• **Work to complete**:
• A. In the passage on hippocampal place cells, what do these neurons fire in response to?
• B. Extend the passage on hippocampal place cells with the paragraph that follows its final sentence.

START Passage to read

In 1976, John O'Keefe and colleagues discovered place cells in the hippocampus—neurons that fire when an animal occupies a specific location. This finding introduced the idea of a biological spatial map. Later studies revealed that these cells are not only tuned to physical position but also modulated by contextual and multi-sensory cues. Remarkably, the same population of place cells can produce different spatial maps in different environments and return to previous maps upon revisiting familiar ones—even after long delays or intervening learning. These properties suggest that the brain constructs spatial memory through multi-modal sensory integration and supports robust continual learning without catastrophic forgetting.
But how do such structured, flexible representations emerge? Can similar principles be observed in artificial networks trained on realistic experience streams? What kinds of learning objectives or inductive biases support these phenomena?

END Passage to read
START Source data

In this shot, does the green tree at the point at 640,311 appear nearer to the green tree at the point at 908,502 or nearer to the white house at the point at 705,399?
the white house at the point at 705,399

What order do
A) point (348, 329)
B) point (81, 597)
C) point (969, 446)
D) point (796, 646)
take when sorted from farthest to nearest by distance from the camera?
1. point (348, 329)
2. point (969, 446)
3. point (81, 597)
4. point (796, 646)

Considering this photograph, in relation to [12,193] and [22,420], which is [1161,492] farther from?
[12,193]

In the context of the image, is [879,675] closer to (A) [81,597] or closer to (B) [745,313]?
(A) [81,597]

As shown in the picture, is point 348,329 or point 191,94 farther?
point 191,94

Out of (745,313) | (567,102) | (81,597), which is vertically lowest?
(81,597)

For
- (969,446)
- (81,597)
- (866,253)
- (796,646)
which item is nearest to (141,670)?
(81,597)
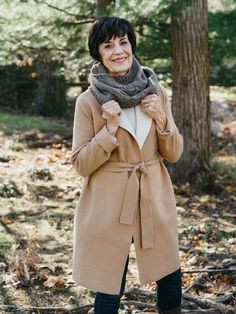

END Source data

• **Results by task**:
• A. They fire when an animal occupies a specific location.

• B.
In this work, we trained a recurrent autoencoder to reconstruct high-dimensional, temporally continuous sensory signals collected by an agent traversing simulated environments. Without any explicit spatial supervision, the network developed internal representations strongly reminiscent of biological place cells: units fired in localized regions, remapped across different environments, and reverted upon returning to familiar spaces. These representations were stable over time, formed orthogonal spatial maps to prevent interference, and adapted gradually—mimicking representational drift of Cornu Ammonis area (CA3) place cells. Our results suggest that spatial coding can arise naturally as a side effect of reconstructive memory over structured sensory streams, offering insights for continual representation learning in artificial agents.